Medical surgical case studies, nursing diagnoses and interventions | Medical surgical nursing

Case Study, Chapter 34, Management of Patients With Hematologic Neoplasms

1. John King, 60 years of age, is a male patient who is admitted with the diagnosis of multiple myeloma. He presents with a spinal fracture of the fifth lumbar vertebrae. The patient is scheduled for a vertebroplasty of the spinal fracture. The patient is to remain on bed rest and should be log rolled. Osteolytic lesions are seen in x-rays of the skull, vertebrae, and ribs. The patient has hypercalcemia. The patient’s uric acid level is elevated. The patient has orders for zoledronic acid (Zometa), thalidomide (Thalomid), allopurinol (Zyloprim), calcitonin, ibuprofen, and Vicodin. (Learning Objective 5)

a.  What nursing management should the nurse provide the patient?
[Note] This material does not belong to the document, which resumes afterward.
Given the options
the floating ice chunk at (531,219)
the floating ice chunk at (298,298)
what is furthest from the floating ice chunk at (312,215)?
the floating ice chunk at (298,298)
  1. Explain the indication and action of the various medications ordered to treat the patient’s symptoms.

2. Susan Clare, age 38, is admitted to the medical oncology unit with acute myeloid leukemia (AML). She has many areas of ecchymosis and petechiae on her skin, as well as generalized pallor. She states she has lost 15 pounds in the last 2 months, and often has a low-grade fever. On physical assessment, you find her liver and spleen to be enlarged on palpation. (Learning Objective 3)

a.  What laboratory results would you anticipate due to her ecchymosis and petechia?

  1. Why would it be important to inspect her gums and teeth?

a.  Why is her liver enlarged?

Case Study, Chapter 37, Management of Patients With HIV Infection and AIDS

1. The nurse is planning to provide education on HIV infection transmission and prevention strategies at a local senior center. (Learning Objectives 1 and 4)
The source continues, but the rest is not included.